課題:
1. 木馬の詭計についての抜粋のうち、「そのうちに斥候が、惨めっぽい」から「ギリシアもトロイアも俺を殺そうとする。憐れな俺。」までの部分をそのまま書き出すこと。
2. 木馬の詭計についての抜粋によると、シノンは何のために一人トロイアの浜辺に残ったか。

抜粋テキスト:
------------------------------------------------------------------------
ギリシャ神話あれこれ:木馬の詭計(続々)

 
 トロイア勢はイリオスの城門から出てきて様子を窺うが、はるか海の彼方までギリシア船団の気配はない。斥候を放った後、どうやら大丈夫そうだと見て取ったトロイア勢は、ぞろぞろと木馬に群がる。

 そのうちに斥候が、惨めっぽいギリシア人を一人、取っ捕まえてきた。これはシノンという男で、木馬をイリオスの城壁内に運び込ませるべく、志願して一人トロイアの浜辺に残った間諜だった。
 トロイア勢はシノンにギリシア軍の行方を詰問し、やがて暴行まで加え出す。耳や鼻を引きちぎられ、血みどろになりながらも、甘んじて耐え忍ぶシノン。やがて一言、ぼそりと呟く。
 ギリシアもトロイアも俺を殺そうとする。憐れな俺。
 
 何、何、どういう意味だ? まんまとシノンに乗せられて口々に尋ねるトロイア勢に、シノンはいかにも尤もらしく繕って、オデュッセウスの指示どおりの内容を、ぼそぼそと答える。
------------------------------------------------------------------------
提供データ:
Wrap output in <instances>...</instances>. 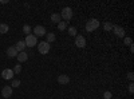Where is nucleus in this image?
Segmentation results:
<instances>
[{
  "instance_id": "nucleus-1",
  "label": "nucleus",
  "mask_w": 134,
  "mask_h": 99,
  "mask_svg": "<svg viewBox=\"0 0 134 99\" xmlns=\"http://www.w3.org/2000/svg\"><path fill=\"white\" fill-rule=\"evenodd\" d=\"M99 27V20L97 19H90L86 23V31L87 32H94V30H97Z\"/></svg>"
},
{
  "instance_id": "nucleus-2",
  "label": "nucleus",
  "mask_w": 134,
  "mask_h": 99,
  "mask_svg": "<svg viewBox=\"0 0 134 99\" xmlns=\"http://www.w3.org/2000/svg\"><path fill=\"white\" fill-rule=\"evenodd\" d=\"M50 48H51V46H50V43H47V42H40L39 44H38V50L43 55L48 54L50 52Z\"/></svg>"
},
{
  "instance_id": "nucleus-3",
  "label": "nucleus",
  "mask_w": 134,
  "mask_h": 99,
  "mask_svg": "<svg viewBox=\"0 0 134 99\" xmlns=\"http://www.w3.org/2000/svg\"><path fill=\"white\" fill-rule=\"evenodd\" d=\"M59 15H60V18L64 19V20H70V19L72 18V9H71L70 7H64Z\"/></svg>"
},
{
  "instance_id": "nucleus-4",
  "label": "nucleus",
  "mask_w": 134,
  "mask_h": 99,
  "mask_svg": "<svg viewBox=\"0 0 134 99\" xmlns=\"http://www.w3.org/2000/svg\"><path fill=\"white\" fill-rule=\"evenodd\" d=\"M24 43H26V47H35L38 44V39H36V36H34V35L30 34V35H27Z\"/></svg>"
},
{
  "instance_id": "nucleus-5",
  "label": "nucleus",
  "mask_w": 134,
  "mask_h": 99,
  "mask_svg": "<svg viewBox=\"0 0 134 99\" xmlns=\"http://www.w3.org/2000/svg\"><path fill=\"white\" fill-rule=\"evenodd\" d=\"M44 35H47V32H46V28H44L43 26H36L35 28H34V36H44Z\"/></svg>"
},
{
  "instance_id": "nucleus-6",
  "label": "nucleus",
  "mask_w": 134,
  "mask_h": 99,
  "mask_svg": "<svg viewBox=\"0 0 134 99\" xmlns=\"http://www.w3.org/2000/svg\"><path fill=\"white\" fill-rule=\"evenodd\" d=\"M75 46L79 48H85L86 47V39L82 35H76L75 36Z\"/></svg>"
},
{
  "instance_id": "nucleus-7",
  "label": "nucleus",
  "mask_w": 134,
  "mask_h": 99,
  "mask_svg": "<svg viewBox=\"0 0 134 99\" xmlns=\"http://www.w3.org/2000/svg\"><path fill=\"white\" fill-rule=\"evenodd\" d=\"M14 75H15L14 71L9 70V68H5V70L2 71V76H3V79H5V80H8V79L12 80V79H14Z\"/></svg>"
},
{
  "instance_id": "nucleus-8",
  "label": "nucleus",
  "mask_w": 134,
  "mask_h": 99,
  "mask_svg": "<svg viewBox=\"0 0 134 99\" xmlns=\"http://www.w3.org/2000/svg\"><path fill=\"white\" fill-rule=\"evenodd\" d=\"M111 31H113L118 38H124L125 36V30L122 27H119V26H113V30H111Z\"/></svg>"
},
{
  "instance_id": "nucleus-9",
  "label": "nucleus",
  "mask_w": 134,
  "mask_h": 99,
  "mask_svg": "<svg viewBox=\"0 0 134 99\" xmlns=\"http://www.w3.org/2000/svg\"><path fill=\"white\" fill-rule=\"evenodd\" d=\"M12 95V87L11 86H4L2 89V96L3 98H9Z\"/></svg>"
},
{
  "instance_id": "nucleus-10",
  "label": "nucleus",
  "mask_w": 134,
  "mask_h": 99,
  "mask_svg": "<svg viewBox=\"0 0 134 99\" xmlns=\"http://www.w3.org/2000/svg\"><path fill=\"white\" fill-rule=\"evenodd\" d=\"M58 83L59 84H69L70 83V76L69 75H64V74H62V75H59L58 76Z\"/></svg>"
},
{
  "instance_id": "nucleus-11",
  "label": "nucleus",
  "mask_w": 134,
  "mask_h": 99,
  "mask_svg": "<svg viewBox=\"0 0 134 99\" xmlns=\"http://www.w3.org/2000/svg\"><path fill=\"white\" fill-rule=\"evenodd\" d=\"M18 51H16V48L12 46V47H8L7 48V55H8V58H16L18 56Z\"/></svg>"
},
{
  "instance_id": "nucleus-12",
  "label": "nucleus",
  "mask_w": 134,
  "mask_h": 99,
  "mask_svg": "<svg viewBox=\"0 0 134 99\" xmlns=\"http://www.w3.org/2000/svg\"><path fill=\"white\" fill-rule=\"evenodd\" d=\"M18 60H19V63H23V62H26L27 59H28V54L26 52V51H21V52H19L18 54Z\"/></svg>"
},
{
  "instance_id": "nucleus-13",
  "label": "nucleus",
  "mask_w": 134,
  "mask_h": 99,
  "mask_svg": "<svg viewBox=\"0 0 134 99\" xmlns=\"http://www.w3.org/2000/svg\"><path fill=\"white\" fill-rule=\"evenodd\" d=\"M14 47L16 48L18 52H21V51H24V48H26V43H24V42H21V40H19Z\"/></svg>"
},
{
  "instance_id": "nucleus-14",
  "label": "nucleus",
  "mask_w": 134,
  "mask_h": 99,
  "mask_svg": "<svg viewBox=\"0 0 134 99\" xmlns=\"http://www.w3.org/2000/svg\"><path fill=\"white\" fill-rule=\"evenodd\" d=\"M51 21H54V23H59V21H62V18L59 14H52L51 15Z\"/></svg>"
},
{
  "instance_id": "nucleus-15",
  "label": "nucleus",
  "mask_w": 134,
  "mask_h": 99,
  "mask_svg": "<svg viewBox=\"0 0 134 99\" xmlns=\"http://www.w3.org/2000/svg\"><path fill=\"white\" fill-rule=\"evenodd\" d=\"M9 30L8 24H4V23H0V34H7Z\"/></svg>"
},
{
  "instance_id": "nucleus-16",
  "label": "nucleus",
  "mask_w": 134,
  "mask_h": 99,
  "mask_svg": "<svg viewBox=\"0 0 134 99\" xmlns=\"http://www.w3.org/2000/svg\"><path fill=\"white\" fill-rule=\"evenodd\" d=\"M55 39H57V36H55L52 32L47 34V43H52V42H55Z\"/></svg>"
},
{
  "instance_id": "nucleus-17",
  "label": "nucleus",
  "mask_w": 134,
  "mask_h": 99,
  "mask_svg": "<svg viewBox=\"0 0 134 99\" xmlns=\"http://www.w3.org/2000/svg\"><path fill=\"white\" fill-rule=\"evenodd\" d=\"M58 28H59L60 31L66 30V28H67V21H59V23H58Z\"/></svg>"
},
{
  "instance_id": "nucleus-18",
  "label": "nucleus",
  "mask_w": 134,
  "mask_h": 99,
  "mask_svg": "<svg viewBox=\"0 0 134 99\" xmlns=\"http://www.w3.org/2000/svg\"><path fill=\"white\" fill-rule=\"evenodd\" d=\"M103 28H105L106 31H111V30H113V23H110V21H107V23H105Z\"/></svg>"
},
{
  "instance_id": "nucleus-19",
  "label": "nucleus",
  "mask_w": 134,
  "mask_h": 99,
  "mask_svg": "<svg viewBox=\"0 0 134 99\" xmlns=\"http://www.w3.org/2000/svg\"><path fill=\"white\" fill-rule=\"evenodd\" d=\"M69 35L76 36V28H75V27H70V28H69Z\"/></svg>"
},
{
  "instance_id": "nucleus-20",
  "label": "nucleus",
  "mask_w": 134,
  "mask_h": 99,
  "mask_svg": "<svg viewBox=\"0 0 134 99\" xmlns=\"http://www.w3.org/2000/svg\"><path fill=\"white\" fill-rule=\"evenodd\" d=\"M23 32H24V34H27V35H30V32H31V27H30L28 24H24V26H23Z\"/></svg>"
},
{
  "instance_id": "nucleus-21",
  "label": "nucleus",
  "mask_w": 134,
  "mask_h": 99,
  "mask_svg": "<svg viewBox=\"0 0 134 99\" xmlns=\"http://www.w3.org/2000/svg\"><path fill=\"white\" fill-rule=\"evenodd\" d=\"M12 71H14V74H19V72L21 71V64H19V63H18V64L15 66V68H14Z\"/></svg>"
},
{
  "instance_id": "nucleus-22",
  "label": "nucleus",
  "mask_w": 134,
  "mask_h": 99,
  "mask_svg": "<svg viewBox=\"0 0 134 99\" xmlns=\"http://www.w3.org/2000/svg\"><path fill=\"white\" fill-rule=\"evenodd\" d=\"M20 86V80H18V79H12V83H11V87H19Z\"/></svg>"
},
{
  "instance_id": "nucleus-23",
  "label": "nucleus",
  "mask_w": 134,
  "mask_h": 99,
  "mask_svg": "<svg viewBox=\"0 0 134 99\" xmlns=\"http://www.w3.org/2000/svg\"><path fill=\"white\" fill-rule=\"evenodd\" d=\"M125 44H126V46H131V44H133L131 38H129V36H126V38H125Z\"/></svg>"
},
{
  "instance_id": "nucleus-24",
  "label": "nucleus",
  "mask_w": 134,
  "mask_h": 99,
  "mask_svg": "<svg viewBox=\"0 0 134 99\" xmlns=\"http://www.w3.org/2000/svg\"><path fill=\"white\" fill-rule=\"evenodd\" d=\"M103 98H105V99H110V98H111V92H110V91H105Z\"/></svg>"
},
{
  "instance_id": "nucleus-25",
  "label": "nucleus",
  "mask_w": 134,
  "mask_h": 99,
  "mask_svg": "<svg viewBox=\"0 0 134 99\" xmlns=\"http://www.w3.org/2000/svg\"><path fill=\"white\" fill-rule=\"evenodd\" d=\"M129 92H130L131 95H133V92H134V84H133V83L129 84Z\"/></svg>"
},
{
  "instance_id": "nucleus-26",
  "label": "nucleus",
  "mask_w": 134,
  "mask_h": 99,
  "mask_svg": "<svg viewBox=\"0 0 134 99\" xmlns=\"http://www.w3.org/2000/svg\"><path fill=\"white\" fill-rule=\"evenodd\" d=\"M127 79H129V80H133V79H134V74H133V72H129V74H127Z\"/></svg>"
},
{
  "instance_id": "nucleus-27",
  "label": "nucleus",
  "mask_w": 134,
  "mask_h": 99,
  "mask_svg": "<svg viewBox=\"0 0 134 99\" xmlns=\"http://www.w3.org/2000/svg\"><path fill=\"white\" fill-rule=\"evenodd\" d=\"M0 3H2V4H7L8 0H0Z\"/></svg>"
},
{
  "instance_id": "nucleus-28",
  "label": "nucleus",
  "mask_w": 134,
  "mask_h": 99,
  "mask_svg": "<svg viewBox=\"0 0 134 99\" xmlns=\"http://www.w3.org/2000/svg\"><path fill=\"white\" fill-rule=\"evenodd\" d=\"M130 51H131V52H134V46H133V44L130 46Z\"/></svg>"
}]
</instances>
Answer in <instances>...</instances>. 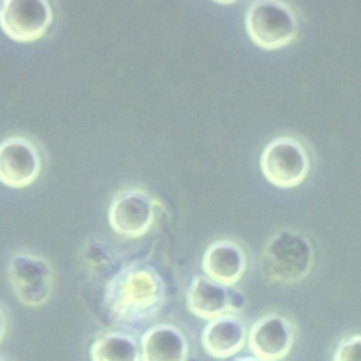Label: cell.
Instances as JSON below:
<instances>
[{"label":"cell","mask_w":361,"mask_h":361,"mask_svg":"<svg viewBox=\"0 0 361 361\" xmlns=\"http://www.w3.org/2000/svg\"><path fill=\"white\" fill-rule=\"evenodd\" d=\"M92 361H141V348L134 336L124 331H107L90 345Z\"/></svg>","instance_id":"cell-14"},{"label":"cell","mask_w":361,"mask_h":361,"mask_svg":"<svg viewBox=\"0 0 361 361\" xmlns=\"http://www.w3.org/2000/svg\"><path fill=\"white\" fill-rule=\"evenodd\" d=\"M295 333L290 322L279 313L258 319L248 331V347L258 358L279 361L292 350Z\"/></svg>","instance_id":"cell-10"},{"label":"cell","mask_w":361,"mask_h":361,"mask_svg":"<svg viewBox=\"0 0 361 361\" xmlns=\"http://www.w3.org/2000/svg\"><path fill=\"white\" fill-rule=\"evenodd\" d=\"M6 331H7V320H6V316H4L3 310L0 309V343L6 336Z\"/></svg>","instance_id":"cell-16"},{"label":"cell","mask_w":361,"mask_h":361,"mask_svg":"<svg viewBox=\"0 0 361 361\" xmlns=\"http://www.w3.org/2000/svg\"><path fill=\"white\" fill-rule=\"evenodd\" d=\"M259 166L269 183L282 189H290L306 179L310 161L306 148L296 138L276 137L264 147Z\"/></svg>","instance_id":"cell-4"},{"label":"cell","mask_w":361,"mask_h":361,"mask_svg":"<svg viewBox=\"0 0 361 361\" xmlns=\"http://www.w3.org/2000/svg\"><path fill=\"white\" fill-rule=\"evenodd\" d=\"M41 172V157L34 142L13 135L0 142V182L20 189L32 185Z\"/></svg>","instance_id":"cell-8"},{"label":"cell","mask_w":361,"mask_h":361,"mask_svg":"<svg viewBox=\"0 0 361 361\" xmlns=\"http://www.w3.org/2000/svg\"><path fill=\"white\" fill-rule=\"evenodd\" d=\"M52 18V7L45 0H4L0 3V28L17 42H32L44 37Z\"/></svg>","instance_id":"cell-6"},{"label":"cell","mask_w":361,"mask_h":361,"mask_svg":"<svg viewBox=\"0 0 361 361\" xmlns=\"http://www.w3.org/2000/svg\"><path fill=\"white\" fill-rule=\"evenodd\" d=\"M0 361H4V360H3V358H0Z\"/></svg>","instance_id":"cell-18"},{"label":"cell","mask_w":361,"mask_h":361,"mask_svg":"<svg viewBox=\"0 0 361 361\" xmlns=\"http://www.w3.org/2000/svg\"><path fill=\"white\" fill-rule=\"evenodd\" d=\"M333 361H361V334L341 338L336 347Z\"/></svg>","instance_id":"cell-15"},{"label":"cell","mask_w":361,"mask_h":361,"mask_svg":"<svg viewBox=\"0 0 361 361\" xmlns=\"http://www.w3.org/2000/svg\"><path fill=\"white\" fill-rule=\"evenodd\" d=\"M188 354L186 336L173 324H155L141 337V361H186Z\"/></svg>","instance_id":"cell-13"},{"label":"cell","mask_w":361,"mask_h":361,"mask_svg":"<svg viewBox=\"0 0 361 361\" xmlns=\"http://www.w3.org/2000/svg\"><path fill=\"white\" fill-rule=\"evenodd\" d=\"M247 338V327L241 317L228 313L209 320L202 331V347L214 358H228L244 347Z\"/></svg>","instance_id":"cell-12"},{"label":"cell","mask_w":361,"mask_h":361,"mask_svg":"<svg viewBox=\"0 0 361 361\" xmlns=\"http://www.w3.org/2000/svg\"><path fill=\"white\" fill-rule=\"evenodd\" d=\"M250 39L262 49H279L295 41L299 23L295 11L283 1H252L244 17Z\"/></svg>","instance_id":"cell-3"},{"label":"cell","mask_w":361,"mask_h":361,"mask_svg":"<svg viewBox=\"0 0 361 361\" xmlns=\"http://www.w3.org/2000/svg\"><path fill=\"white\" fill-rule=\"evenodd\" d=\"M107 214L114 233L127 238H138L154 223V200L142 189H126L114 196Z\"/></svg>","instance_id":"cell-7"},{"label":"cell","mask_w":361,"mask_h":361,"mask_svg":"<svg viewBox=\"0 0 361 361\" xmlns=\"http://www.w3.org/2000/svg\"><path fill=\"white\" fill-rule=\"evenodd\" d=\"M165 299V283L161 275L148 265H133L118 272L106 289L110 313L118 322H144L161 309Z\"/></svg>","instance_id":"cell-1"},{"label":"cell","mask_w":361,"mask_h":361,"mask_svg":"<svg viewBox=\"0 0 361 361\" xmlns=\"http://www.w3.org/2000/svg\"><path fill=\"white\" fill-rule=\"evenodd\" d=\"M313 262L314 251L309 238L286 228L267 241L261 255L262 274L272 283L300 282L312 271Z\"/></svg>","instance_id":"cell-2"},{"label":"cell","mask_w":361,"mask_h":361,"mask_svg":"<svg viewBox=\"0 0 361 361\" xmlns=\"http://www.w3.org/2000/svg\"><path fill=\"white\" fill-rule=\"evenodd\" d=\"M7 278L16 298L25 306H41L51 296L54 272L49 264L38 255L14 254L8 261Z\"/></svg>","instance_id":"cell-5"},{"label":"cell","mask_w":361,"mask_h":361,"mask_svg":"<svg viewBox=\"0 0 361 361\" xmlns=\"http://www.w3.org/2000/svg\"><path fill=\"white\" fill-rule=\"evenodd\" d=\"M202 268L207 278L226 286L237 283L247 269V258L240 244L231 240L212 243L202 258Z\"/></svg>","instance_id":"cell-11"},{"label":"cell","mask_w":361,"mask_h":361,"mask_svg":"<svg viewBox=\"0 0 361 361\" xmlns=\"http://www.w3.org/2000/svg\"><path fill=\"white\" fill-rule=\"evenodd\" d=\"M186 305L195 316L213 320L238 312L244 306V298L230 286L214 282L204 275H195L186 292Z\"/></svg>","instance_id":"cell-9"},{"label":"cell","mask_w":361,"mask_h":361,"mask_svg":"<svg viewBox=\"0 0 361 361\" xmlns=\"http://www.w3.org/2000/svg\"><path fill=\"white\" fill-rule=\"evenodd\" d=\"M233 361H269V360H264V358H258V357H237Z\"/></svg>","instance_id":"cell-17"}]
</instances>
------------------------------------------------------------------------
課題の解答:
1.
そのうちに斥候が、惨めっぽいギリシア人を一人、取っ捕まえてきた。これはシノンという男で、木馬をイリオスの城壁内に運び込ませるべく、志願して一人トロイアの浜辺に残った間諜だった。
 トロイア勢はシノンにギリシア軍の行方を詰問し、やがて暴行まで加え出す。耳や鼻を引きちぎられ、血みどろになりながらも、甘んじて耐え忍ぶシノン。やがて一言、ぼそりと呟く。
 ギリシアもトロイアも俺を殺そうとする。憐れな俺。

2. 木馬をイリオスの城壁内に運び込ませるため。